Artykuł:
= = = =

Za oknami już posępna jesień, liście opadły a więc dla mnie zaczyna się sezon fotograficzny. W końcu coś zaczęło być widać. Ale aby ten blog nie zawierał tylko samych dołujących zdjęć zamieszczam kilka zdjęć z wyprawy na trzeci co do wysokości szczyt Tatr Zachodnich Baranec (2185 m). Samo podejście, jak i zejście przez Smrek i Żarską Przełęcz do doliny Żarskiej nie przedstawia żadnych trudności technicznych, żadnych klamer, łańcuchów czy drabinek. Jednak trzeba te około 1300 m deniwelacji pokonać, a to może być męczące. Nagrodą są jak zwykle w Tatrach wspaniałe widoki, a Baranec zapewnia je z każdej strony. Mimo trzydziestostopniowego upału na dole, na wysokości 2000m temperatura robi się całkiem znośna i idzie się bardzo przyjemnie. Tylko powietrze nie jest przejrzyste, a więc zdjęcia dalszych obiektów są zamglone. Tyle pisaniny, teraz kilka zdjęć...

= = = =

Zawartość zbioru danych:
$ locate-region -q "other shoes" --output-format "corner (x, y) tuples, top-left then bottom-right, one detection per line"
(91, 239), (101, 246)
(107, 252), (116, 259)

= = = =

Co przygotować:
Czy stwierdzenia 1., 2. i 3. zgadzają się z artykułem o wyprawie na Baranec? Przy każdym odpowiedz „tak” lub „nie” i przytocz dosłownie rozstrzygające słowa artykułu.
1. Na szlaku na Baranec trzeba pokonywać łańcuchy i drabinki.
2. Baranec jest trzecim co do wysokości szczytem Tatr Zachodnich.
3. Powietrze było przejrzyste, więc dalsze obiekty wyszły na zdjęciach wyraźnie.
Zestawienie to materiał odrębny od artykułu.

Odpowiedź:
1. Nie: „nie przedstawia żadnych trudności technicznych, żadnych klamer, łańcuchów czy drabinek”.
2. Tak: „trzeci co do wysokości szczyt Tatr Zachodnich Baranec (2185 m)”.
3. Nie: „Tylko powietrze nie jest przejrzyste, a więc zdjęcia dalszych obiektów są zamglone”.